■ USING THE INFORMATION
#1 From the film review of The High Note below, list every person or fictional character named.
#2 Answer these questions from the film review of The High Note below.
(a) On which network does Black-ish air?
(b) What star rating does the review give the film?
(c) Who is credited for the photo?
#3 In the film review of The High Note below, reproduce the passage between "Tracee Ellis Ross and" and "the pop spotlight.", inclusive.

■ PASSAGE
[Start of section]
Metro Weekly

Film Review: The High Note

Tracee Ellis Ross and Dakota Johnson make a formidable team as a pop diva and her girl Friday in sweetly soulful "The High Note."

high note, Tracee Ellis Ross, dakota johnson
The High Note: Tracee Ellis Ross — Photo: Glen Wilson / Focus Features

Ladies and gentlemen, Miss Ross has entered the building. That would be Tracee Ellis Ross, of course — a consistently leading light on ABC’s long-running hit sitcom Black-ish, and a believable singing superstar in her fluid performance as fictional pop/R&B artist Grace Davis in The High Note (★★★☆☆). One could imagine that from the start of her award-winning acting career, Ross might have dreamed of and dreaded playing a role that would invite such exact comparisons to her supremely famous mother. Yet, she carries that legacy with apparent ease, offering a sharp, nuanced take on a legendary songstress who may be aging out of the pop spotlight.
[End of section]
■ GIVEN ENTRIES
[Start of section]
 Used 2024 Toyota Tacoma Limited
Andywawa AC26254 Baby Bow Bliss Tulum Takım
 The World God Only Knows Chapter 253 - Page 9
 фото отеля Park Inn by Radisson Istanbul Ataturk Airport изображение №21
[End of section]
[Start of section]
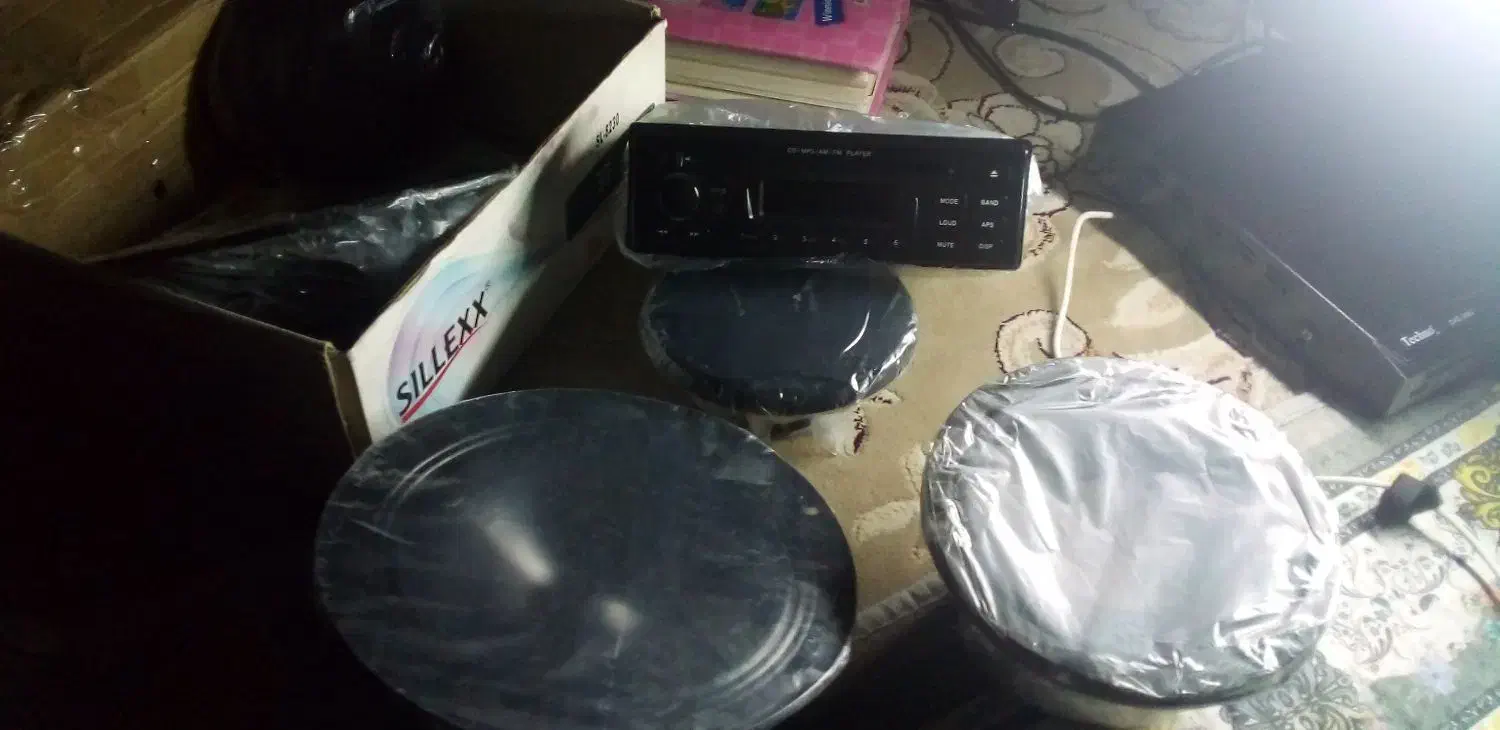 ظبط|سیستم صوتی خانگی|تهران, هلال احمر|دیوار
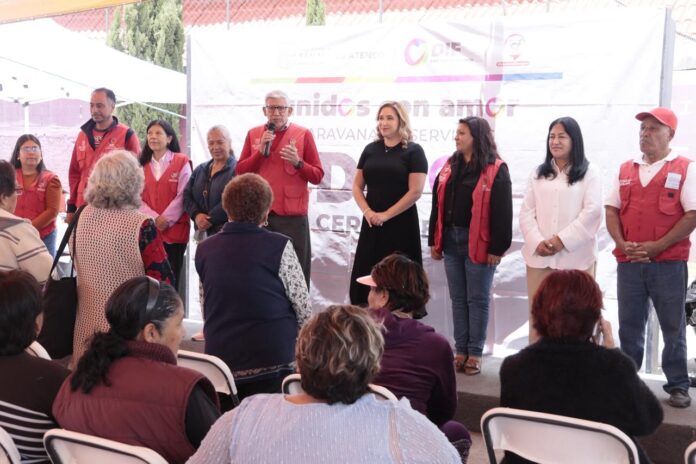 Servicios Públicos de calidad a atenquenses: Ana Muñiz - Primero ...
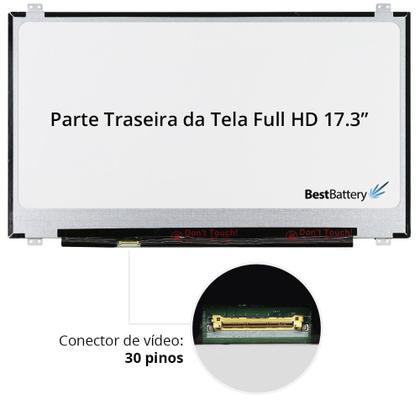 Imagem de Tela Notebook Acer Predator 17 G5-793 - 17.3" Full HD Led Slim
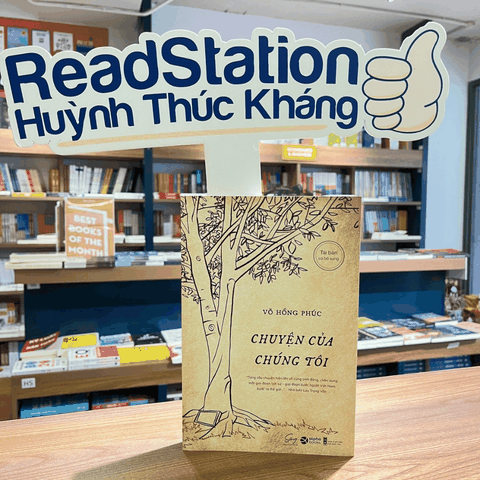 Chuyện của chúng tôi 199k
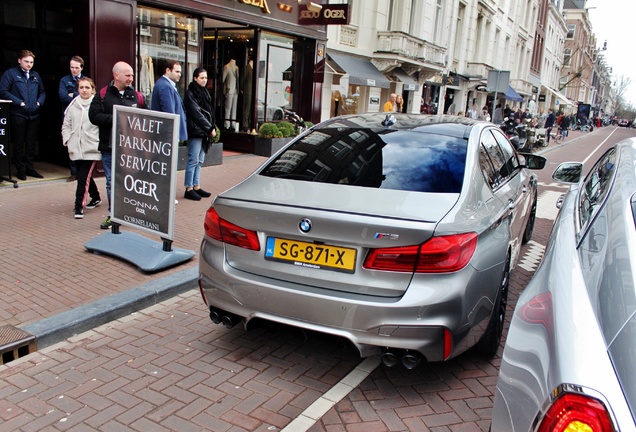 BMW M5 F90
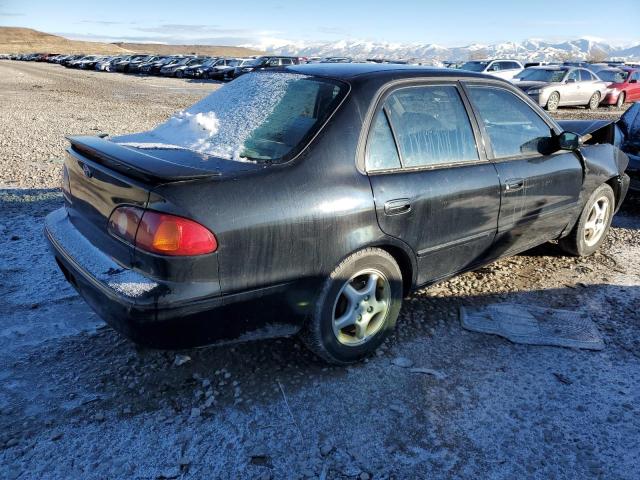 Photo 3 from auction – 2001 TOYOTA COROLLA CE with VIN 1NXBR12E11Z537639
[End of section]
[Start of section]
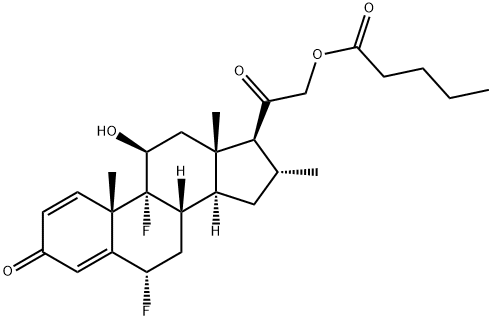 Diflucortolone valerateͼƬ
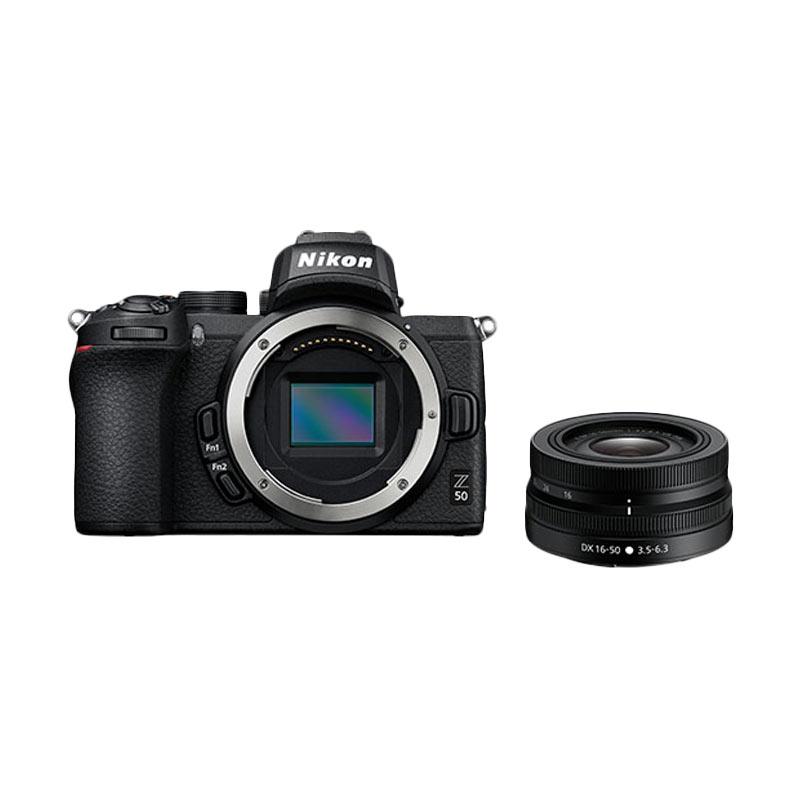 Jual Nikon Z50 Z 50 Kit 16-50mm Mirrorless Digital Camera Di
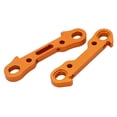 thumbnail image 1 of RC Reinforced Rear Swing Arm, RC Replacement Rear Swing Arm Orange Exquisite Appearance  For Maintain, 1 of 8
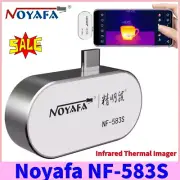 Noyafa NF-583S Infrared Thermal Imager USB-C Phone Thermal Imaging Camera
[End of section]
■ EXPECTED RESPONSES
#1 Tracee Ellis Ross, Dakota Johnson, Glen Wilson, Grace Davis

#2
(a) ABC
(b) Three out of five stars (★★★☆☆)
(c) Glen Wilson / Focus Features

#3
Tracee Ellis Ross and Dakota Johnson make a formidable team as a pop diva and her girl Friday in sweetly soulful "The High Note."

high note, Tracee Ellis Ross, dakota johnson
The High Note: Tracee Ellis Ross — Photo: Glen Wilson / Focus Features

Ladies and gentlemen, Miss Ross has entered the building. That would be Tracee Ellis Ross, of course — a consistently leading light on ABC’s long-running hit sitcom Black-ish, and a believable singing superstar in her fluid performance as fictional pop/R&B artist Grace Davis in The High Note (★★★☆☆). One could imagine that from the start of her award-winning acting career, Ross might have dreamed of and dreaded playing a role that would invite such exact comparisons to her supremely famous mother. Yet, she carries that legacy with apparent ease, offering a sharp, nuanced take on a legendary songstress who may be aging out of the pop spotlight.